_Crawled caption data_:
[Start of Attachment]

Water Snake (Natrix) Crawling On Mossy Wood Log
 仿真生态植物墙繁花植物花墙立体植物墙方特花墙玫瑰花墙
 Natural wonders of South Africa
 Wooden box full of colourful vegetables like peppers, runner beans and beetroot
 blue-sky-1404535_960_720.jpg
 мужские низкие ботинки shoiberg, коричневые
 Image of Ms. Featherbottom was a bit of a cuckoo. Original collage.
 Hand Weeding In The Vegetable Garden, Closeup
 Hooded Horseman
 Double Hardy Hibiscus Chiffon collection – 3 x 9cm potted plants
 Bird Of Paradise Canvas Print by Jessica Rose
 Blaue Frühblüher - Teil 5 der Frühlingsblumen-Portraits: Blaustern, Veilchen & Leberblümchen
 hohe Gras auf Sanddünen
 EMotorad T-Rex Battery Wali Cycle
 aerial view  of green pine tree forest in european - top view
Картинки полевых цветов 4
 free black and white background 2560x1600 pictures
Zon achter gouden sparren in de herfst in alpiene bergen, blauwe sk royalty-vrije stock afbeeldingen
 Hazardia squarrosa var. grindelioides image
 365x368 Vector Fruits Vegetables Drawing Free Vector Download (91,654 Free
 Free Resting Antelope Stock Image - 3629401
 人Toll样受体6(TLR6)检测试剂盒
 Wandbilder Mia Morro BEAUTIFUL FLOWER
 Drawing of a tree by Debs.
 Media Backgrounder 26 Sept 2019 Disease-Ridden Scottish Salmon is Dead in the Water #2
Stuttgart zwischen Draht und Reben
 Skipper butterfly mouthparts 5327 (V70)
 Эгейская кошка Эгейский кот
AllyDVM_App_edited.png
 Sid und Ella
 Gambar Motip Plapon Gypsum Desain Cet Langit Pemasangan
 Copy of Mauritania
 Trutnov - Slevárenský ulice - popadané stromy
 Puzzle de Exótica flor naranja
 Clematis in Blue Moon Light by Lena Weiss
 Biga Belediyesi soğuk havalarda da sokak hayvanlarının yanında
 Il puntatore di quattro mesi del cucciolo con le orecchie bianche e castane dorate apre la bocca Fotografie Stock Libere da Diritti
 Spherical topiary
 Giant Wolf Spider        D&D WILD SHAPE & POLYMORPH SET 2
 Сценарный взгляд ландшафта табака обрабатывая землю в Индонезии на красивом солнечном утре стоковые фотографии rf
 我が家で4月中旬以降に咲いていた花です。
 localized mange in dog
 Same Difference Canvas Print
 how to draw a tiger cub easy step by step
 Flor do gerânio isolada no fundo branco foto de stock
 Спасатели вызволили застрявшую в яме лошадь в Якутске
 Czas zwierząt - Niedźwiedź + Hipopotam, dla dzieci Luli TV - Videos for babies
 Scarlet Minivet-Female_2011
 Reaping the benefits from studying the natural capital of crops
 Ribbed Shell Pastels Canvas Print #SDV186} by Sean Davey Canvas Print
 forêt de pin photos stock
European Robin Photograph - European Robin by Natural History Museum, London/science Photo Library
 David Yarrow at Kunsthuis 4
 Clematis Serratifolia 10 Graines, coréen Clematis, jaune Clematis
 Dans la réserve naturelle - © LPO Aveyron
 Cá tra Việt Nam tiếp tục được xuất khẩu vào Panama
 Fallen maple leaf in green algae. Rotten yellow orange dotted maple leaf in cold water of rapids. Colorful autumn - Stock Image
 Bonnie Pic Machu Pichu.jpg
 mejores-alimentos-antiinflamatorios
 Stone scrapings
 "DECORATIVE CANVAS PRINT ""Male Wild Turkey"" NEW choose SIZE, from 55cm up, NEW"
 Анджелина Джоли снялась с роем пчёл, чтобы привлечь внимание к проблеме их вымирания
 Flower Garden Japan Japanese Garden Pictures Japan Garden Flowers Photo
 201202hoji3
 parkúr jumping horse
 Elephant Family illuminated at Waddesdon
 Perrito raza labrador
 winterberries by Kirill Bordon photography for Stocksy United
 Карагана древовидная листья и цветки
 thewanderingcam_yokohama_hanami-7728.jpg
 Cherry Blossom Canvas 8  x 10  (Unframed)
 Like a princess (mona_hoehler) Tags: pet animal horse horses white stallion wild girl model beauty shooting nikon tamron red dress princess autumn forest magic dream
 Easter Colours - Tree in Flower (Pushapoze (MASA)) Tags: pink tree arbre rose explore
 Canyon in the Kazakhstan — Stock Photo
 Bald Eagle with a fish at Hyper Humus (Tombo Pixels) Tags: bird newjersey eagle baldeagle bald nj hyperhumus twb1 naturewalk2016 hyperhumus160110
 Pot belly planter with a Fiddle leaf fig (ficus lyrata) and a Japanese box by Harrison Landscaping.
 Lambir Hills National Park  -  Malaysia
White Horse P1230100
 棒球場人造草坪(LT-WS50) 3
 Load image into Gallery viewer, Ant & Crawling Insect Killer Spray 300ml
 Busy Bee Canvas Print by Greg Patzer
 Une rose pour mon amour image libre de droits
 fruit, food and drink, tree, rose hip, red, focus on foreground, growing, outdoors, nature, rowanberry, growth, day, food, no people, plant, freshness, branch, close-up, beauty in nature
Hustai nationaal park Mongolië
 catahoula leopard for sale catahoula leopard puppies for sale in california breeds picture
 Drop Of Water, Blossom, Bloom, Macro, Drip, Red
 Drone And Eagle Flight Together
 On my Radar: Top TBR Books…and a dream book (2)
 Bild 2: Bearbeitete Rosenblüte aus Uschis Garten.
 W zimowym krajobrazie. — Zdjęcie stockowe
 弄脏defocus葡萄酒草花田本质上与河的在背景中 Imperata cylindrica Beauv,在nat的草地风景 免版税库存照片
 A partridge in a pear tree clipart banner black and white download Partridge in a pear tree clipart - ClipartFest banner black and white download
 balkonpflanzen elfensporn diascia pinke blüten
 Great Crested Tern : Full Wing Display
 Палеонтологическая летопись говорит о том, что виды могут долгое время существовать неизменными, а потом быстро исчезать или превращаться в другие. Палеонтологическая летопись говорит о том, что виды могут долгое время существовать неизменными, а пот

[End of Attachment]

_YOUR ASSIGNMENT_: Write down again, exactly as given, only the lines above that fall from the line with "AllyDVM_App_edited.png" to the line with "Stone scrapings", inclusive.

_ANSWER TO THIS PROBLEM_:
AllyDVM_App_edited.png
 Sid und Ella
 Gambar Motip Plapon Gypsum Desain Cet Langit Pemasangan
 Copy of Mauritania
 Trutnov - Slevárenský ulice - popadané stromy
 Puzzle de Exótica flor naranja
 Clematis in Blue Moon Light by Lena Weiss
 Biga Belediyesi soğuk havalarda da sokak hayvanlarının yanında
 Il puntatore di quattro mesi del cucciolo con le orecchie bianche e castane dorate apre la bocca Fotografie Stock Libere da Diritti
 Spherical topiary
 Giant Wolf Spider        D&D WILD SHAPE & POLYMORPH SET 2
 Сценарный взгляд ландшафта табака обрабатывая землю в Индонезии на красивом солнечном утре стоковые фотографии rf
 我が家で4月中旬以降に咲いていた花です。
 localized mange in dog
 Same Difference Canvas Print
 how to draw a tiger cub easy step by step
 Flor do gerânio isolada no fundo branco foto de stock
 Спасатели вызволили застрявшую в яме лошадь в Якутске
 Czas zwierząt - Niedźwiedź + Hipopotam, dla dzieci Luli TV - Videos for babies
 Scarlet Minivet-Female_2011
 Reaping the benefits from studying the natural capital of crops
 Ribbed Shell Pastels Canvas Print #SDV186} by Sean Davey Canvas Print
 forêt de pin photos stock
European Robin Photograph - European Robin by Natural History Museum, London/science Photo Library
 David Yarrow at Kunsthuis 4
 Clematis Serratifolia 10 Graines, coréen Clematis, jaune Clematis
 Dans la réserve naturelle - © LPO Aveyron
 Cá tra Việt Nam tiếp tục được xuất khẩu vào Panama
 Fallen maple leaf in green algae. Rotten yellow orange dotted maple leaf in cold water of rapids. Colorful autumn - Stock Image
 Bonnie Pic Machu Pichu.jpg
 mejores-alimentos-antiinflamatorios
 Stone scrapings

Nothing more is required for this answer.